【ワシントン共同】ルビオ米国務長官は14日、同日行われた米中首脳会談の後、北京でNBCテレビのインタビューに応じ、「米国の台湾問題に関する政策は変わっていない」と明言し、中国に対して譲歩しない姿勢を鮮明にした。中国が強く反発する米国による台湾への武器売却についても、首脳会談では「主要な議題にはならなかった」と説明した。
現状変更のけん制
ルビオ氏は「強制的な現状変更は米中両国に悪い結果をもたらす」と述べ、台湾統一を目指す中国の武力行使を牽制した。

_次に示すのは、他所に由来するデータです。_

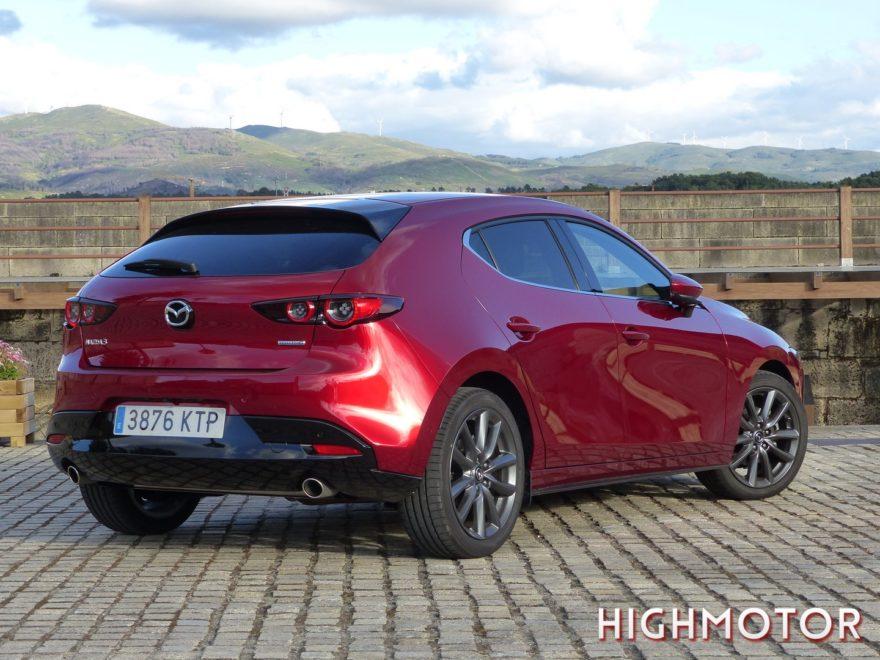 Mazda 3 Eco 0266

トランプ大統領と習近平国家主席の会談に同席した同氏は、会談で習氏が台湾問題を慎重に扱うよう米側に要求したことを明らかにした。会談に先立ち、トランプ氏は武器売却について習氏と話し合う考えを示していた。
ホルムズ海峡とイラン
ルビオ氏はNBCに対し、イランが事実上封鎖するホルムズ海峡の開放に向け、中国を含む関係国が関与すべきだとの考えを示した。一方、イランとの交渉については「中国の協力は求めていない」と述べ、米国独自の対応を強調した。
この発言は、米中関係における緊張が続く中で、台湾問題を巡る双方の立場の違いを改めて浮き彫りにした。今後の米中関係の行方に注目が集まる。